The TBO can present relapses that are described between 3.3 and 12%.6,15,17 Up to 30% of them may be due to malignant transformation of the borderline tumor.17 The elements of poor prognosis are: not performing staging surgery, serous lineage, initial stage IB or greater, bilateral tumor, invasive peritoneal implants and elevated levels of CA 125.12,17,18 These patients should be carefully selected for conservative fertility surgery, and short-term pregnancy should be suggested, and then complete staging surgery.20 In the case of our patients, none presented bilateral tumors or elevated tumor markers. In any case, no staging surgery was performed in either of the two cases.
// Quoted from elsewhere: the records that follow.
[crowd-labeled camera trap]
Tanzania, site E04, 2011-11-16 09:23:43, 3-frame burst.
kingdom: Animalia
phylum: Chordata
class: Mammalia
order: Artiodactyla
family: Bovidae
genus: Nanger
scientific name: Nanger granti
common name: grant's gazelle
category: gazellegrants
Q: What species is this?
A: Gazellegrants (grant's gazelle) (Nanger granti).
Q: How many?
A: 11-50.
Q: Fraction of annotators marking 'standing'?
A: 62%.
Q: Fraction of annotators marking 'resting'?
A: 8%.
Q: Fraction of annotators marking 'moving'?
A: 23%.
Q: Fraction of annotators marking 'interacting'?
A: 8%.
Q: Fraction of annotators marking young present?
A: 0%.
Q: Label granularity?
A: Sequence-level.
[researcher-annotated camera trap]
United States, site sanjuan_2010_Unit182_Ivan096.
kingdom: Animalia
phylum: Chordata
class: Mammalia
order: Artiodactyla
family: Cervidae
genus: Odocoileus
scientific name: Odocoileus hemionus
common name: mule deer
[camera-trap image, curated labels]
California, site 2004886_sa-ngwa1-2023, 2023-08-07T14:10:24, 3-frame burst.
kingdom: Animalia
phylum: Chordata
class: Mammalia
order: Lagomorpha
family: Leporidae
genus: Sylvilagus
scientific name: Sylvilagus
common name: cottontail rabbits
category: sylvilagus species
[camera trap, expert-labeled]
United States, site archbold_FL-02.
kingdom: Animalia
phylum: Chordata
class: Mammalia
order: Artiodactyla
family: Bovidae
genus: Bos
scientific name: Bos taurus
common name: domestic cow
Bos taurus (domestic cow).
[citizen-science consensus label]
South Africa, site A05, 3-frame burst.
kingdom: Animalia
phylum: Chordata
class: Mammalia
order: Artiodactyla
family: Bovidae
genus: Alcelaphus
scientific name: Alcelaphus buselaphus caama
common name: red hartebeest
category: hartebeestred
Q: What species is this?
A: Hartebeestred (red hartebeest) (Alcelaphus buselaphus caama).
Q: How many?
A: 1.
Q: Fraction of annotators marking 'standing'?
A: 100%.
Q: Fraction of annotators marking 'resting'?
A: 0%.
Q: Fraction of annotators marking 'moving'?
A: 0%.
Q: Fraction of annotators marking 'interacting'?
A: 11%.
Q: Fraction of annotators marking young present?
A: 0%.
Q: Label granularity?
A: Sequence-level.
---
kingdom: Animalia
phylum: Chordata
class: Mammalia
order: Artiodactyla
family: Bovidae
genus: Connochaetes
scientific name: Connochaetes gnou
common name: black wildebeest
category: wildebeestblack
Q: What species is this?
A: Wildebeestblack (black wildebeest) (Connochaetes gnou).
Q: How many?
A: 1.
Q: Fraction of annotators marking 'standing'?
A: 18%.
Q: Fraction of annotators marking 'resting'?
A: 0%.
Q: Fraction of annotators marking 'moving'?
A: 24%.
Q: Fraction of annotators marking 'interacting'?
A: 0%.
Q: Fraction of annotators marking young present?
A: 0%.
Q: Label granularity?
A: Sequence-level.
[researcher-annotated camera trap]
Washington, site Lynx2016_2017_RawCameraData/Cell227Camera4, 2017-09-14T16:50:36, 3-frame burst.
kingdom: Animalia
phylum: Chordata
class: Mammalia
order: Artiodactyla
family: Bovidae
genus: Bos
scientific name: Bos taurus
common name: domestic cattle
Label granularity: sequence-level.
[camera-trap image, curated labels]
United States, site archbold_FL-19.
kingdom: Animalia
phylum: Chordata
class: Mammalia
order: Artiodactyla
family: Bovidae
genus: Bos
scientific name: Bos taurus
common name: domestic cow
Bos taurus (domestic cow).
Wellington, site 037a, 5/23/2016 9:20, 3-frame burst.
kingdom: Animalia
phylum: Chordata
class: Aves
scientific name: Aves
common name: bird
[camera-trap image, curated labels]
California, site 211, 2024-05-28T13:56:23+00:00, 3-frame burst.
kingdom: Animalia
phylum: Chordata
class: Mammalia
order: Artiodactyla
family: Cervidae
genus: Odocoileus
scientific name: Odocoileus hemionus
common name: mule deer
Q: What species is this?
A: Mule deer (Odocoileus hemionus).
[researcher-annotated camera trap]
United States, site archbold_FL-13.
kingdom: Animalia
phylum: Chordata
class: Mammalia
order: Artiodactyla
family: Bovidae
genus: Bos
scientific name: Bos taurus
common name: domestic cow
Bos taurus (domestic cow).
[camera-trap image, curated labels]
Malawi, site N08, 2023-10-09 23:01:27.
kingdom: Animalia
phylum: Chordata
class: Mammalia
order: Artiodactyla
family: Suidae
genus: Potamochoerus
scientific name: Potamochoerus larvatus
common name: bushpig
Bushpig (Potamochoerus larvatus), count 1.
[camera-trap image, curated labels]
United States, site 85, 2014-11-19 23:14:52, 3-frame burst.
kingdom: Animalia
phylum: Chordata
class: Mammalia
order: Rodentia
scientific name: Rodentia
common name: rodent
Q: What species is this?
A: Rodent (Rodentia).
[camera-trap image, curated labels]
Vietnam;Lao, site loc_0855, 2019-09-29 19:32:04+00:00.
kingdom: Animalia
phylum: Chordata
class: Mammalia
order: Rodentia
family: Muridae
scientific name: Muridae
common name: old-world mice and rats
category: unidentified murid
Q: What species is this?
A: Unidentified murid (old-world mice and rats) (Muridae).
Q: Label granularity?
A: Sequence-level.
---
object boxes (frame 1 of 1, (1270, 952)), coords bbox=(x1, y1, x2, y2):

The appearance of relapses after conservative surgery is more frequent in serous OBS, which usually do so, with no impact on the survival of the patient. On the contrary, in mucinous TBO, recurrence is rare, but it usually occurs as invasive mucinous carcinoma with greater frequency.19

Regarding the population to which our patients belong (adolescents), in a series 29 cases of borderline tumors are analyzed in patients under 20 years of age, of which 25 patients were of reproductive age. All of them underwent conservative treatment of fertility (cystectomy, oophorectomy or unilateral adnexectomy). Of all the patients, there was a recurrence of a mucinous borderline tumor and a recurrence in the form of a mucinous cystadenocarcinoma.11 According to a systematic review of 2012, this treatment can be performed safely without compromising long-term survival.19

In a 2014 Cochrane review, 7 controlled clinical trials were included regarding the management of borderline ovarian tumors. Only one of them compared management through conservative surgery (oophorectomy and contralateral cystectomy) versus ultraconservative management (bilateral cystectomy) for the management of bilateral borderline tumors in patients under 35 years of age with unmet parity. In this study there were no significant differences in recurrence between these two groups, but the relapse was earlier in the ultraconservative management group (16 months) than in the conservative management group (48 months). On the other hand, there was a significant difference in reaching pregnancy, in favor of ultraconservative management. There are no studies comparing conservative surgical treatment of fertility versus radical treatment. In this review there was no evidence in favor of the use of adjuvant therapy (chemotherapy or radiotherapy).23


The borderline ovarian tumors are epithelial tumors with low risk of malignant transformation. It is possible to perform conservative treatment and control. In patients adolescents, with unsatisfied parity, there is evidence in favor of treatment using conservative fertility surgery (understood as the preservation of the uterus and at least one functioning annex), with safety and good long-term survival.

Sources of financing

The authors did not receive funding for the present work.